А я уж на помощь вместе с сыном и всеми своими крестниками приду. На сенокос — чтоб песни попеть, а на рожь — к столу дожинок, чтобы покушать всласть да попить.

— Дело говорит Йонас, — подхватила Розалия. — Вкуснее бобы в нужде, чем пироги в достатке.

— Да что с того, если моя вторая половина и смотреть в сторону Барейшяй не желает. Говорит, покупай эту землю себе на здоровье, а я в глуши жить не стану, и все тут...

— И я мамочку поддерживаю, — живо вставила Пракседа.

— Вы слышите? Обе одну песенку поют. Обе против отца.

— Пракседа, кто отца не слушает, сухой хлеб кушает! — крикнул Напалис.

— Не твое дело!

Не твое дело, Не мои беды, Нету умишка У бедной Пракседы!

— Напалис — глупыш! Напалис — глупыш! — Пракседа пулей метнулась в дверь, чтоб пожаловаться своей маме и крестному отцу.

— Видишь, чего творится, — помрачнел Гужас, глядя на честную публику запухшими глазками, ища не то помощи, не то сочувствия. — Вы уж простите, сегодня я малость принял. Мне ужасно грустно. Никто меня не понимает.

И слезы, огромные, будто горошины, покатились по его щекам.

Пожалели босяки господина Гужаса, а больше всего — Напалис.

— Дяденька, ты же для них пустое место, бросай баб своих, найдешь чужих! В Барейшяй этого добра, нетолченых отрубей. Пускай они с этим бугаем Балисом живут.

— Цыц, ирод! Цыц! — яростно вскричала Розалия и тылом ладони смазала мальчишке по губам. — Я те покажу смеяться над несчастным человеком, я те покажу, яйцо несуразное, курицу учить! Вот погоди, вернется отец с работы! Все ему расскажу.
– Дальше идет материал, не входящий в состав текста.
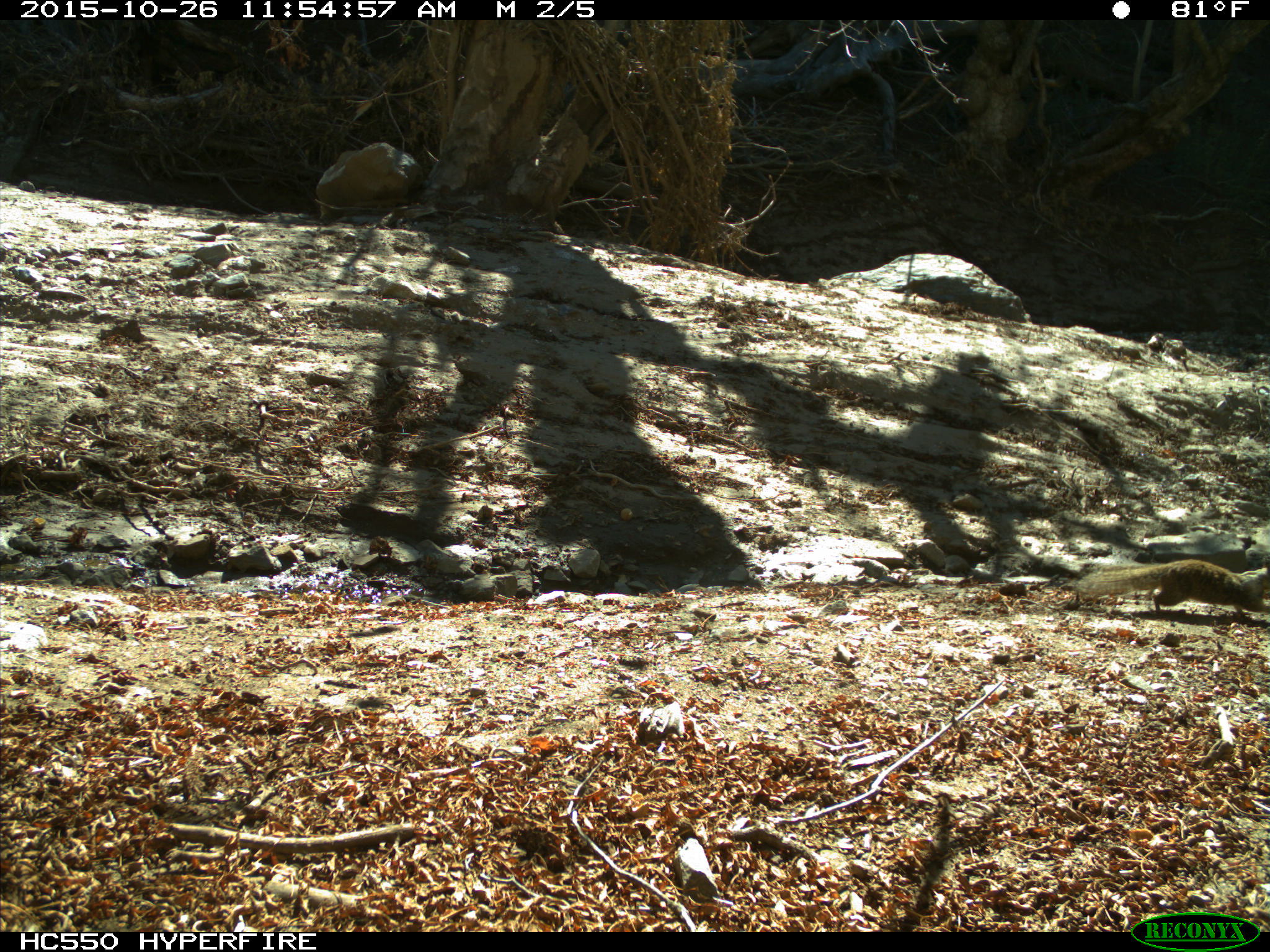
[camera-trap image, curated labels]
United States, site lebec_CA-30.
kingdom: Animalia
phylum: Chordata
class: Mammalia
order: Rodentia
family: Sciuridae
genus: Otospermophilus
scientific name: Otospermophilus beecheyi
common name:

Напалис прикусил окровавленную губу:

— Тетенька, за что? Я же не свои, я твои слова...

— Цыц!

Гужас громко высморкался через окно и вполголоса сказал:

— Пошутили, и будет. Лучше скажите, что мне с этой изнавоженной фуражкой делать? Куда теперь ее дену?

— Дядя, будь человеком, подари мне, — попросила Виргуте.

— Вот так-так. А на что она тебе?

— Напалис, можно, я дяде правду скажу?

— Говори. Только меру знай.

— Не бойся.

И объявила Виргуте всем собравшимся, что в день святого Иоанна, после обедни, у корчмы Напалис будет показывать цирк! Белая Юла исполнит большую программу вместе с котом Яцкуса Швецкуса Чернышом, который после ранения не вернулся домой и перешел в полную собственность ее брата.

Объявление и бумажные маски (ими будут увешаны ставни корчмы) нарисует сын Валюнене Андрюс. На гармонике и свирели играть будет Зигмас (он и куплеты сочинит). В перерывах, если мать позволит, Крауялисова Ева будет читать стихи, которым научила барышня Кернюте. А Виргуте после каждого циркового номера будет собирать деньги. Для этой цели и нужна не простая фуражка.